*Page text*

* start *

Capable, considerate, Ashwini Bhide was seen as having put Mumbai Metro on track in her five-year tenure — till she ran aground over Aarey row. Is it wrong to tie an officer so closely to a project, or was the mistake hers in identifying herself with one party? And is her transfer anything but routine?

Written by ZEESHAN SHAIKH , Sandeep A Ashar | Updated: January 26, 2020 7:50:26 am
ashwini bhide, joint commissioner mc, mmrda, aarey development, sunday profile, indian express Joint Metropolitan Commissioner Ashwini Bhide.  (Illustration: Suvajit Dey)

Sometime in 2010 news leaked from the corridors of the Mumbai Metropolitan Regional Development Authority (MMRDA) that a “haughty” politician was stalling the opening of a walkway. The next day, the livid politician landed up at the office of then Joint Metropolitan Commissioner Ashwini Bhide, the in-charge of the project. After a turbulent hour-long meeting, the politician left Bhide’s office apparently tamed while the project was inaugurated within a few days. A combination of knowing how to use the media and diplomatic skills had done the trick, and burnished the 1995-batch IAS officer’s credentials as an efficient, capable civil servant, fit to oversee a slew of infrastructure projects in the financial capital.

In 2019, Mumbai saw another side of Bhide. As Managing Director of the Mumbai Metro Rail Corporation Limited (MMRCL), a special purpose vehicle for Mumbai’s flagship Metro Line 3, Bhide launched a very public defence of an unpopular plan, including on social media, to cut over 2,000 trees to construct a Metro car shed in Aarey in north Mumbai. In the process, she found herself pitted against environmentalists, as well as Shiv Sena scion Aaditya Thackeray.

Last week, when the Maha Vikas Aghadi government moved Bhide, 49, out of the MMRCL, no one was surprised. January marked the end of a five-year term for her, but the transfer was seen as punishment by the Thackeray-led government.

Additional Chief Secretary (Urban Development) Dr Nitin Kareer told The Sunday Express, “Bhide is a fine officer. She was assigned a responsibility, she has done very well. She has completed her tenure and will move onto her next assignment.”

While Bhide still awaits her new posting, many believe where she erred was in going beyond the call of duty in public advocacy of the car shed, a project that had become identified with a particular party (the BJP) and politician (then Chief Minister Devendra Fadnavis).

* end *

*Data shown*
* start *

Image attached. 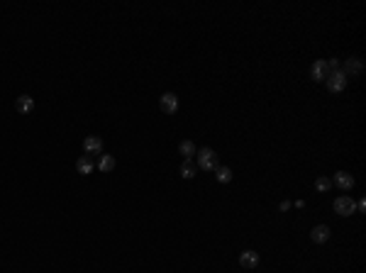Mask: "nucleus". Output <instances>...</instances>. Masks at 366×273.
<instances>
[{"label":"nucleus","instance_id":"nucleus-4","mask_svg":"<svg viewBox=\"0 0 366 273\" xmlns=\"http://www.w3.org/2000/svg\"><path fill=\"white\" fill-rule=\"evenodd\" d=\"M347 81H349V78H347L342 71L337 68V71H332V73H330V78H327L325 83H327V90H330V93H342L344 88H347Z\"/></svg>","mask_w":366,"mask_h":273},{"label":"nucleus","instance_id":"nucleus-2","mask_svg":"<svg viewBox=\"0 0 366 273\" xmlns=\"http://www.w3.org/2000/svg\"><path fill=\"white\" fill-rule=\"evenodd\" d=\"M196 159H198V168H203V171H217V168H220V156H217L215 149H210V146L198 149V152H196Z\"/></svg>","mask_w":366,"mask_h":273},{"label":"nucleus","instance_id":"nucleus-1","mask_svg":"<svg viewBox=\"0 0 366 273\" xmlns=\"http://www.w3.org/2000/svg\"><path fill=\"white\" fill-rule=\"evenodd\" d=\"M339 64H337V59H320V61H315L310 68V78L312 81H327L332 71H337Z\"/></svg>","mask_w":366,"mask_h":273},{"label":"nucleus","instance_id":"nucleus-13","mask_svg":"<svg viewBox=\"0 0 366 273\" xmlns=\"http://www.w3.org/2000/svg\"><path fill=\"white\" fill-rule=\"evenodd\" d=\"M112 168H115V156H112V154H103V156L98 159V171L110 173Z\"/></svg>","mask_w":366,"mask_h":273},{"label":"nucleus","instance_id":"nucleus-18","mask_svg":"<svg viewBox=\"0 0 366 273\" xmlns=\"http://www.w3.org/2000/svg\"><path fill=\"white\" fill-rule=\"evenodd\" d=\"M356 210H359V212H364V210H366V203H364V200H359V203H356Z\"/></svg>","mask_w":366,"mask_h":273},{"label":"nucleus","instance_id":"nucleus-7","mask_svg":"<svg viewBox=\"0 0 366 273\" xmlns=\"http://www.w3.org/2000/svg\"><path fill=\"white\" fill-rule=\"evenodd\" d=\"M83 152L88 154V156H98V154L103 152V139L95 137V134L86 137V139H83Z\"/></svg>","mask_w":366,"mask_h":273},{"label":"nucleus","instance_id":"nucleus-12","mask_svg":"<svg viewBox=\"0 0 366 273\" xmlns=\"http://www.w3.org/2000/svg\"><path fill=\"white\" fill-rule=\"evenodd\" d=\"M15 108H17V112L27 115V112H32L34 110V98L32 95H20V98L15 100Z\"/></svg>","mask_w":366,"mask_h":273},{"label":"nucleus","instance_id":"nucleus-17","mask_svg":"<svg viewBox=\"0 0 366 273\" xmlns=\"http://www.w3.org/2000/svg\"><path fill=\"white\" fill-rule=\"evenodd\" d=\"M178 171H181L183 178H196V164H193V161H183Z\"/></svg>","mask_w":366,"mask_h":273},{"label":"nucleus","instance_id":"nucleus-15","mask_svg":"<svg viewBox=\"0 0 366 273\" xmlns=\"http://www.w3.org/2000/svg\"><path fill=\"white\" fill-rule=\"evenodd\" d=\"M215 178H217L220 183H230V181H232V168H227V166H220V168L215 171Z\"/></svg>","mask_w":366,"mask_h":273},{"label":"nucleus","instance_id":"nucleus-5","mask_svg":"<svg viewBox=\"0 0 366 273\" xmlns=\"http://www.w3.org/2000/svg\"><path fill=\"white\" fill-rule=\"evenodd\" d=\"M159 108H161V112H166V115H174V112L178 110L176 93H164V95L159 98Z\"/></svg>","mask_w":366,"mask_h":273},{"label":"nucleus","instance_id":"nucleus-11","mask_svg":"<svg viewBox=\"0 0 366 273\" xmlns=\"http://www.w3.org/2000/svg\"><path fill=\"white\" fill-rule=\"evenodd\" d=\"M76 168H78V173H83V176H88V173H93L95 171V161H93V156H78V161H76Z\"/></svg>","mask_w":366,"mask_h":273},{"label":"nucleus","instance_id":"nucleus-10","mask_svg":"<svg viewBox=\"0 0 366 273\" xmlns=\"http://www.w3.org/2000/svg\"><path fill=\"white\" fill-rule=\"evenodd\" d=\"M239 266L242 268H256L259 266V254L254 249H247V252L239 254Z\"/></svg>","mask_w":366,"mask_h":273},{"label":"nucleus","instance_id":"nucleus-3","mask_svg":"<svg viewBox=\"0 0 366 273\" xmlns=\"http://www.w3.org/2000/svg\"><path fill=\"white\" fill-rule=\"evenodd\" d=\"M334 212H337L339 217H352L356 212V203L349 195H339L334 200Z\"/></svg>","mask_w":366,"mask_h":273},{"label":"nucleus","instance_id":"nucleus-9","mask_svg":"<svg viewBox=\"0 0 366 273\" xmlns=\"http://www.w3.org/2000/svg\"><path fill=\"white\" fill-rule=\"evenodd\" d=\"M334 186L339 190H352L354 188V176L347 173V171H337L334 173Z\"/></svg>","mask_w":366,"mask_h":273},{"label":"nucleus","instance_id":"nucleus-16","mask_svg":"<svg viewBox=\"0 0 366 273\" xmlns=\"http://www.w3.org/2000/svg\"><path fill=\"white\" fill-rule=\"evenodd\" d=\"M332 188V178H327V176H320L318 181H315V190L318 193H327Z\"/></svg>","mask_w":366,"mask_h":273},{"label":"nucleus","instance_id":"nucleus-6","mask_svg":"<svg viewBox=\"0 0 366 273\" xmlns=\"http://www.w3.org/2000/svg\"><path fill=\"white\" fill-rule=\"evenodd\" d=\"M344 76L349 78V76H359L361 71H364V64H361V59H356V56H352V59H347L344 61V66L339 68Z\"/></svg>","mask_w":366,"mask_h":273},{"label":"nucleus","instance_id":"nucleus-14","mask_svg":"<svg viewBox=\"0 0 366 273\" xmlns=\"http://www.w3.org/2000/svg\"><path fill=\"white\" fill-rule=\"evenodd\" d=\"M178 152H181V156H186V161H190V156H196V144L186 139V142L178 144Z\"/></svg>","mask_w":366,"mask_h":273},{"label":"nucleus","instance_id":"nucleus-8","mask_svg":"<svg viewBox=\"0 0 366 273\" xmlns=\"http://www.w3.org/2000/svg\"><path fill=\"white\" fill-rule=\"evenodd\" d=\"M330 237H332V230H330L327 225H318V227H312V232H310L312 244H325Z\"/></svg>","mask_w":366,"mask_h":273}]
</instances>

* end *

*Complete the following*
1 > Answer these from the profile of Ashwini Bhide, one line each:
(a) Which IAS batch did Bhide belong to?
(b) How many trees did the Aarey car shed plan call for cutting?
(c) How old was Bhide when she was moved out of the MMRCL?
2 > In one to three sentences, explain what many people believe Bhide did wrong, according to the profile of Ashwini Bhide, and why they see it as a mistake.

*Solutions per task*
1 >
(a) The 1995 batch.
(b) Over 2,000 trees.
(c) 49.

2 > Many believe she erred by going beyond the call of duty in publicly advocating the Aarey car shed. The car shed had become identified with a particular party, the BJP, and a particular politician, then Chief Minister Devendra Fadnavis.